Overview
Holocaust survivor Faigla Fischel Moncznik shared her story at Thursday’s annual Kristallnacht commemoration hosted by the city of Corona and Congregation Beth Shalom at the Corona Public Library.
When Faigla Fischel Moncznik was 11 years old, she was taken from her family and loaded onto a cattle car bound for Neusalz—a forced-labor camp in Nazi-occupied Poland.
“My brother…ran up to me and said, ‘Don’t cry. My mother [is] gonna come and pick you up,’” Fischel Moncznik said. “I never saw them again.”
Fischel Moncznik shared her story as a Holocaust survivor at Thursday’s annual Kristallnacht commemoration hosted by the city of Corona and Congregation Beth Shalom at the Corona Public Library.
Kristallnacht, also known as the Night of Broken Glass, was an overnight campaign in which Nazis in Germany torched synagogues, vandalized Jewish homes, schools and businesses and killed close to 100 Jewish people. Following the violence, approximately 30,000 Jewish men were arrested and sent to Nazi concentration camps.
The event was held just one week after Riverside County supervisors adopted a resolution condemning a recent rise in antisemitism.
“The hope was that we’re gonna go home and we’re gonna find everything normal,” Fischel Moncznik said. “This was our hope, and we went on and we didn’t know how long [we would be there].”
She said she was made to work between 10 and 12 hours a day in a factory that made the material for clothing worn for Nazi soldiers. She said the prisoners would get a bowl of soup when they got home from working and, every few days, were also given a piece of bread.
She spent four years at Neusalz before being forced to march to Flossenburg—a concentration camp 200 miles away in southeast Germany—along with the other girls and women at the camp.
“One thousand girls must have died; 200 girls survived,” she said. “The survival was because we hoped that we’re gonna go home, we’re gonna have a normal life, we’ll find our parents, and unfortunately, we did not.”
Once they got to Flossenburg, she said they were told to take off and throw away their clothes and shoes so they could take a shower. The shower was meant to precede their mass killing in a gas chamber, but that did not happen because the allied forces were too close for the Nazis to get rid of the bodies.

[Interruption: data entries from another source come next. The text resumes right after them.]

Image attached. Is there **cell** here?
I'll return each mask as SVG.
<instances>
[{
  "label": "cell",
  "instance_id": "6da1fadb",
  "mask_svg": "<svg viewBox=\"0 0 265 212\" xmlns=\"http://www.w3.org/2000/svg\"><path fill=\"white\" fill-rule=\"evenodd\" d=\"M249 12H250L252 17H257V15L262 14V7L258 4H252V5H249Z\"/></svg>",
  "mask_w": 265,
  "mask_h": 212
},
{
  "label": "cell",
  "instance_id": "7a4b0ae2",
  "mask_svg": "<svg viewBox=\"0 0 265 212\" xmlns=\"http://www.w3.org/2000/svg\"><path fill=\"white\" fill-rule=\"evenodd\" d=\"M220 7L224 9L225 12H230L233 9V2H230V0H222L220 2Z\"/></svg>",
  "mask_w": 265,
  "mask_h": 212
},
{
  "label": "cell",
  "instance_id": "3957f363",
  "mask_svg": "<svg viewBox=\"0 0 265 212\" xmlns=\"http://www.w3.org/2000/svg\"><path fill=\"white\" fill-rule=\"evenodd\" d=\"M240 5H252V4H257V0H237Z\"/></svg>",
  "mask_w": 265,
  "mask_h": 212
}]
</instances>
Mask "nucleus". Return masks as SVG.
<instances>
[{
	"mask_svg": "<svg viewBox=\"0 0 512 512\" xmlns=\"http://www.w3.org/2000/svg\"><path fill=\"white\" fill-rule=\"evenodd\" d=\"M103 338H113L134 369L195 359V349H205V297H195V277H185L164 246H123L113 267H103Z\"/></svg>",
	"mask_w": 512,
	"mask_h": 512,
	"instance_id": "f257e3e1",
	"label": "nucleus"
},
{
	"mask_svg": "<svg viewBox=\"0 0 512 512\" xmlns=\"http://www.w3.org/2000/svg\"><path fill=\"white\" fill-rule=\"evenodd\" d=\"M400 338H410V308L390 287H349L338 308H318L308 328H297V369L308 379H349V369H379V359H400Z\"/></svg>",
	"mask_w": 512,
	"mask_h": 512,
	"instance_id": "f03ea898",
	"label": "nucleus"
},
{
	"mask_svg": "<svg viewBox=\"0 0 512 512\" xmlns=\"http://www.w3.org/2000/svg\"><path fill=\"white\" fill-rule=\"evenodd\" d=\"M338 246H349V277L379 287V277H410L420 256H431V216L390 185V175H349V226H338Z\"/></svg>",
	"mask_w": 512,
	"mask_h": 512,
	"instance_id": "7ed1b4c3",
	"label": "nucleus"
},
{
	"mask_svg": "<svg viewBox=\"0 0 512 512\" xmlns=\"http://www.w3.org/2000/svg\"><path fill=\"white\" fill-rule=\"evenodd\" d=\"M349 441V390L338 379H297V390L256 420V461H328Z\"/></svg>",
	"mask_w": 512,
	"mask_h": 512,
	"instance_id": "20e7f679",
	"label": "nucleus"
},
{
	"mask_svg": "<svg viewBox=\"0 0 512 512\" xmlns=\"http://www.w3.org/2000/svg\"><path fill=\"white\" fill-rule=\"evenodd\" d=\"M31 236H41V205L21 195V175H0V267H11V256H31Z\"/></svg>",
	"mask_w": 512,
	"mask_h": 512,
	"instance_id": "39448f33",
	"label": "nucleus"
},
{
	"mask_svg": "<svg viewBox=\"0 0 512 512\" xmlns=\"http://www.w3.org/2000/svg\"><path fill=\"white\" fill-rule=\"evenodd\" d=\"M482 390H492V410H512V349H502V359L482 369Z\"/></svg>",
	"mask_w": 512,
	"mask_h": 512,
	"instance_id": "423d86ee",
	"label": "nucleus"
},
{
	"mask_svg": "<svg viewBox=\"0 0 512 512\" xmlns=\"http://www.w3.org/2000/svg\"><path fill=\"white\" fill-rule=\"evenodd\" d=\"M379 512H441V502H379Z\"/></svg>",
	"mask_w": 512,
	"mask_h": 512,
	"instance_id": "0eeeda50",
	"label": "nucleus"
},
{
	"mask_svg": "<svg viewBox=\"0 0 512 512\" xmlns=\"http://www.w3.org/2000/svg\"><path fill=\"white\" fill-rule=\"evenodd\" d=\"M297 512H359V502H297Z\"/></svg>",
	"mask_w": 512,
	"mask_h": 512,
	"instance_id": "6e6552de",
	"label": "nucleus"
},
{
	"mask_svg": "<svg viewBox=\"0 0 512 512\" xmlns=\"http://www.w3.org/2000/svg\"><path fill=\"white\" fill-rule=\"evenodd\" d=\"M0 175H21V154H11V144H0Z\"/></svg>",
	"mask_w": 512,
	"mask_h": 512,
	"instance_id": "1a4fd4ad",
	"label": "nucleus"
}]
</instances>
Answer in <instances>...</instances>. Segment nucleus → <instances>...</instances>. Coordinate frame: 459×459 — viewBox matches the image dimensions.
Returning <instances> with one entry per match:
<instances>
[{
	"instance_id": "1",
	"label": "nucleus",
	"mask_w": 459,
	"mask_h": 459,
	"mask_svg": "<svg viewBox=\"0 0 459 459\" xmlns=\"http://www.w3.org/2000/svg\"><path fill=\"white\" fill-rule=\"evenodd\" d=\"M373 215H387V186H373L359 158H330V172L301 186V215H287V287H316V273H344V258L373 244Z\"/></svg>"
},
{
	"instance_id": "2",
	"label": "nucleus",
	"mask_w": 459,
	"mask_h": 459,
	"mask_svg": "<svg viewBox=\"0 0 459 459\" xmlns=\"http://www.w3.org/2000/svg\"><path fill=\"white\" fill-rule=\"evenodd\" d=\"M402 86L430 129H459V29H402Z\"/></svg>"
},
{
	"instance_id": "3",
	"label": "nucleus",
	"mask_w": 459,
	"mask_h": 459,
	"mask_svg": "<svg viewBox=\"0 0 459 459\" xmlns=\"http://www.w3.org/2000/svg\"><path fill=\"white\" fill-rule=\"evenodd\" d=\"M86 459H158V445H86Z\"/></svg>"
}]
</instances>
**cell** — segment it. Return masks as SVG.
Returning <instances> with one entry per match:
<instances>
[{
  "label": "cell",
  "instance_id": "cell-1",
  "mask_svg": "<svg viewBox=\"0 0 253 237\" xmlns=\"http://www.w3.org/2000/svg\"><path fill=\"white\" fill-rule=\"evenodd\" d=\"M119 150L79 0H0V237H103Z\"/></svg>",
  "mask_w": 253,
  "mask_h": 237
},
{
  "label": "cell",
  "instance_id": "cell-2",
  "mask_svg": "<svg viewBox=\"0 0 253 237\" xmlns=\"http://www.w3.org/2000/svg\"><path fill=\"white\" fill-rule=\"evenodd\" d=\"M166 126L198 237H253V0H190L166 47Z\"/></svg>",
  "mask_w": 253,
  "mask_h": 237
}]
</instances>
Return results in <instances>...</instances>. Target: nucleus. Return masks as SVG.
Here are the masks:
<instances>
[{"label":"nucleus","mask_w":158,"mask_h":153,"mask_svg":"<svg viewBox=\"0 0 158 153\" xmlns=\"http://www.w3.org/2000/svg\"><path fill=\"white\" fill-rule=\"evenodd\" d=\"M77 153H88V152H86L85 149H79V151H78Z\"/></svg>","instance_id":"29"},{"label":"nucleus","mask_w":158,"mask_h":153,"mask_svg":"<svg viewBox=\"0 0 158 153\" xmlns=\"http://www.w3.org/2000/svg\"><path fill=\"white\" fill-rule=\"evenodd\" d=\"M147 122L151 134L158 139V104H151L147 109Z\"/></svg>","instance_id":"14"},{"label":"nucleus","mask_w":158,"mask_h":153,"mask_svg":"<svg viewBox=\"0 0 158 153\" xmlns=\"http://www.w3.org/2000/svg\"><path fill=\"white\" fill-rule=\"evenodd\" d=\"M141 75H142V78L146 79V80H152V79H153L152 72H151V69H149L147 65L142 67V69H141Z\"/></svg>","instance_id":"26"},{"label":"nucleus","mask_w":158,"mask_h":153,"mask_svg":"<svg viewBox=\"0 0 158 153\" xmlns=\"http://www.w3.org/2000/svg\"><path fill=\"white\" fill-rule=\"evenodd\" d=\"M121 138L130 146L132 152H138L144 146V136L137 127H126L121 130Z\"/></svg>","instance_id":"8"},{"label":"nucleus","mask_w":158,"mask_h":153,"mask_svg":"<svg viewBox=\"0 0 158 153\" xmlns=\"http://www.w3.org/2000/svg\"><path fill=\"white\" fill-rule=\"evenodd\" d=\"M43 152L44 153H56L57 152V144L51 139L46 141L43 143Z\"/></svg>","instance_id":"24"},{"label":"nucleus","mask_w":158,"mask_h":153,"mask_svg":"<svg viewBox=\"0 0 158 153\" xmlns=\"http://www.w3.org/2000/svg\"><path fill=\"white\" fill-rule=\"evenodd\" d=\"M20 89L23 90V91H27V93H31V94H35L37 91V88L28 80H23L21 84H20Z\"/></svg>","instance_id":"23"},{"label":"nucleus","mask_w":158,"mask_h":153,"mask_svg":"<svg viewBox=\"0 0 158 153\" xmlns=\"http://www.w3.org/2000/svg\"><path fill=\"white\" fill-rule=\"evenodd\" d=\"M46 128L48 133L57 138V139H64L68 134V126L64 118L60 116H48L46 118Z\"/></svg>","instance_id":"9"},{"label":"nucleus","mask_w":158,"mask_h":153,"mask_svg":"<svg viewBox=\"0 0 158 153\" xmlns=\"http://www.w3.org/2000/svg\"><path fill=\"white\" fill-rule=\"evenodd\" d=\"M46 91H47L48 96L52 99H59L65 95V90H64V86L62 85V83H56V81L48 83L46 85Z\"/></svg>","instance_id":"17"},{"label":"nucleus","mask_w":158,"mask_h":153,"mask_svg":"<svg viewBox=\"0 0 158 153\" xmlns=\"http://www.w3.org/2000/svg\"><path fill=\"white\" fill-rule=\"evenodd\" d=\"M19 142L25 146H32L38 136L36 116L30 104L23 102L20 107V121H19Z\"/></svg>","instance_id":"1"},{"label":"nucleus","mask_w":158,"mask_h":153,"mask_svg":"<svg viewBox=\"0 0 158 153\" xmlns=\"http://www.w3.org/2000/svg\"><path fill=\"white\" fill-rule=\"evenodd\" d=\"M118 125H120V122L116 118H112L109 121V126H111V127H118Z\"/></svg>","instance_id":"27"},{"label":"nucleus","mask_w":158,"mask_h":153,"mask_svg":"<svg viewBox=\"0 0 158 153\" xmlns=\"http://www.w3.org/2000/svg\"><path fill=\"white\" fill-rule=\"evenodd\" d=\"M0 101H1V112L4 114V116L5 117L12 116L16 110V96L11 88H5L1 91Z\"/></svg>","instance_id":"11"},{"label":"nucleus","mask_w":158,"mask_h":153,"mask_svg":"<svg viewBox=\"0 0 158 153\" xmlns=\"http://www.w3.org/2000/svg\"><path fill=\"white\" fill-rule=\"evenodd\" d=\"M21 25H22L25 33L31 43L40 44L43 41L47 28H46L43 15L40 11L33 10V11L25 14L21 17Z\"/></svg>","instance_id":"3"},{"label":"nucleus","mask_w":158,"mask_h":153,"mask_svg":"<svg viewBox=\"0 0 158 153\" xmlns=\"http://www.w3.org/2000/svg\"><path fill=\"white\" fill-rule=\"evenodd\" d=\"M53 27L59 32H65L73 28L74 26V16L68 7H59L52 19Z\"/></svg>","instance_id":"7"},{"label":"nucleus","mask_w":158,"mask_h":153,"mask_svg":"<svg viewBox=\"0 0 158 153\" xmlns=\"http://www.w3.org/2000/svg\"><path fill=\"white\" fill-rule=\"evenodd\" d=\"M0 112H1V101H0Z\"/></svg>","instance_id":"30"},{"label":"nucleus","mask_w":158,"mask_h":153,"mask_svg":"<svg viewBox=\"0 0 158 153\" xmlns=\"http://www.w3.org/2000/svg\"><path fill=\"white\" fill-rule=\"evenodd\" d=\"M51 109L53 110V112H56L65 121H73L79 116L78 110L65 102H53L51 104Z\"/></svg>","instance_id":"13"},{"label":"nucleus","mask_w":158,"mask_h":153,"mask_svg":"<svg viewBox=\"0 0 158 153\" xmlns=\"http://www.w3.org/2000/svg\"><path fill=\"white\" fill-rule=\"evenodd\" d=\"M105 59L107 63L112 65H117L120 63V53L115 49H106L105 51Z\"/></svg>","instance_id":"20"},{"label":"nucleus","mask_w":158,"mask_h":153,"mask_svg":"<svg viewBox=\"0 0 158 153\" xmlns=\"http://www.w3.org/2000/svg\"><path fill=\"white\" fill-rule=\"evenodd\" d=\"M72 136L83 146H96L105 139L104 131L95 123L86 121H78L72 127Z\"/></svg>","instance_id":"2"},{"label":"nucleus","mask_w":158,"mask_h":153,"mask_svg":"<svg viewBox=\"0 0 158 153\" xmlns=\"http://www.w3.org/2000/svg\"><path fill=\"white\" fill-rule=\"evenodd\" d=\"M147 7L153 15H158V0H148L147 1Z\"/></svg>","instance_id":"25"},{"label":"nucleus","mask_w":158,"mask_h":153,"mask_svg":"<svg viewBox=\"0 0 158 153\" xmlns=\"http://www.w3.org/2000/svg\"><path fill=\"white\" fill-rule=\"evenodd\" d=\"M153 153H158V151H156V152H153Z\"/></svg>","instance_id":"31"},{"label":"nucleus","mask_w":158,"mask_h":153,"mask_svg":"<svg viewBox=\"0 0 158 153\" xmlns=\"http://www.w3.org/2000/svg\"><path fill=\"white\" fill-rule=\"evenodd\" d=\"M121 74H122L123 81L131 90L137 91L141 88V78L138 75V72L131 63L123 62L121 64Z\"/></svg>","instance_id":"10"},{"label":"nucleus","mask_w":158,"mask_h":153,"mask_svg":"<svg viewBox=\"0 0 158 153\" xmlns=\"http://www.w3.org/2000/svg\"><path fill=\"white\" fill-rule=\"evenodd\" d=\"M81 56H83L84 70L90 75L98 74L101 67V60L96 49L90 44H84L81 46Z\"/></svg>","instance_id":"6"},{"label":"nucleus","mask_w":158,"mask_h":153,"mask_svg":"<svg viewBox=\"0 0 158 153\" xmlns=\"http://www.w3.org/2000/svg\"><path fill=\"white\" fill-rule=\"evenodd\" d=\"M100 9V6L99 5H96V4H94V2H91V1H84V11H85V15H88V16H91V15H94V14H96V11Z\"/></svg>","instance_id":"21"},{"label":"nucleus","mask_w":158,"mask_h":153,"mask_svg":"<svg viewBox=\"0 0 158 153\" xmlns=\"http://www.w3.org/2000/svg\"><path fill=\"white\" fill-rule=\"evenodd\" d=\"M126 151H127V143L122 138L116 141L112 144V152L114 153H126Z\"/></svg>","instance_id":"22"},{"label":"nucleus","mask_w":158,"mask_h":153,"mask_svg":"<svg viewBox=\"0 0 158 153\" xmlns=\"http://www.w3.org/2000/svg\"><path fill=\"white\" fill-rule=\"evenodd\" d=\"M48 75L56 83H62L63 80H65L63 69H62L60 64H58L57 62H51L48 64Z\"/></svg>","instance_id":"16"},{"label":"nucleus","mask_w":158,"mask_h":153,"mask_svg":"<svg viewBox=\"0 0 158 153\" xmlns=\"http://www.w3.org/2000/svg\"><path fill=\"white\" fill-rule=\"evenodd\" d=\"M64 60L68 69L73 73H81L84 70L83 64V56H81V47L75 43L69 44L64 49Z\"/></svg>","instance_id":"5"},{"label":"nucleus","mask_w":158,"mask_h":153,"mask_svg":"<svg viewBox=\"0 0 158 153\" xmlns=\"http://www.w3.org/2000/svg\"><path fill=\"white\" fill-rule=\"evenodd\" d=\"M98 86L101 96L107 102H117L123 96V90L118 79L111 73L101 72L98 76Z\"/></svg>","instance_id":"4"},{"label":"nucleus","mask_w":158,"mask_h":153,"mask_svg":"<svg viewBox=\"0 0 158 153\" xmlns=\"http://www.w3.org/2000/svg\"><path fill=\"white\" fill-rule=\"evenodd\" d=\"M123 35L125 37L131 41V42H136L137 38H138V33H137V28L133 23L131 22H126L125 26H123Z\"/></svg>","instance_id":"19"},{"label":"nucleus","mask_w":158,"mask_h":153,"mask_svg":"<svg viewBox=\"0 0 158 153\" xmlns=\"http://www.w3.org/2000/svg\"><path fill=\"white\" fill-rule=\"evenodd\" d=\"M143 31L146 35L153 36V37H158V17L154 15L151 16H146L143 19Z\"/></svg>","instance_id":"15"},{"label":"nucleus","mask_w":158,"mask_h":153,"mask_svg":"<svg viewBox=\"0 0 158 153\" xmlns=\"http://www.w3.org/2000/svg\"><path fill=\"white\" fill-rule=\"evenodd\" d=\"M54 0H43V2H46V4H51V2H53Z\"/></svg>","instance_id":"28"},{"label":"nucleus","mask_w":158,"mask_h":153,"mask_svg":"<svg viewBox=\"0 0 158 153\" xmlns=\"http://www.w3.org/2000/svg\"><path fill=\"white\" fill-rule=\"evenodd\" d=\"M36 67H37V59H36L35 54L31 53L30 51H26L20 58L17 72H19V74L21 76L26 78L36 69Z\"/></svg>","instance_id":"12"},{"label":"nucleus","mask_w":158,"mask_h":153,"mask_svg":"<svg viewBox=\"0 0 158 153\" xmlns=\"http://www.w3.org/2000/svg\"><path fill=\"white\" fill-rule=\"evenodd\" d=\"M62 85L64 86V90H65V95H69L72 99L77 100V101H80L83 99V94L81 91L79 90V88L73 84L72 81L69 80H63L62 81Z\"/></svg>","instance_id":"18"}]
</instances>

“So they turned off [the gas] and they gave us a shower,” Fischel Moncznik said. “And we took the shower and they put us in the barracks and then we sat there and waited and waited.”
After a few days of waiting in the barracks, they were loaded into cattle cars destined for Bergen Belsen concentration camp.
“When they fell out of the cattle cars after this long journey, that’s when they stepped over the bodies,” Penny Lindenbaum, Fischel Moncznik’s daughter, said. “There were piles and piles of bodies, and she said she didn’t know if she would be the next body on that pile.”
On April 15, 1945, British soldiers liberated the camp at Bergen Belsen. Inside they found approximately 60,000 prisoners inside, among them Fischel Moncznik.
“I went out, and I was standing in distress,” she said. “I went out and I stood in the strip and I was crying. [A soldier] asked, ‘Why are you crying?’ I said, ‘I don’t know who I am. I don’t know my name and who I am.’”
After being liberated, Fischel Moncznik—who was the youngest of five children—was eventually reunited with two of her siblings, a sister and a brother. She got married to a man named Berl Moncznik, immigrated to Israel, gave birth to her daughter [Lindenbaum] and then moved to The Bronx, a borough of New York City.
“I didn’t want to bring up a child in Germany,” Fischel Moncznik said. “I wanted to go to a Jewish country where they would recognize me and the child, that’s why I went. I never forget, I don’t hate them, but I don’t like them, and I never forget.”
Fischel Moncznik is now 94 years old and lives in an independent living facility in New Jersey. Lindenbaum currently resides in Henderson, Nevada.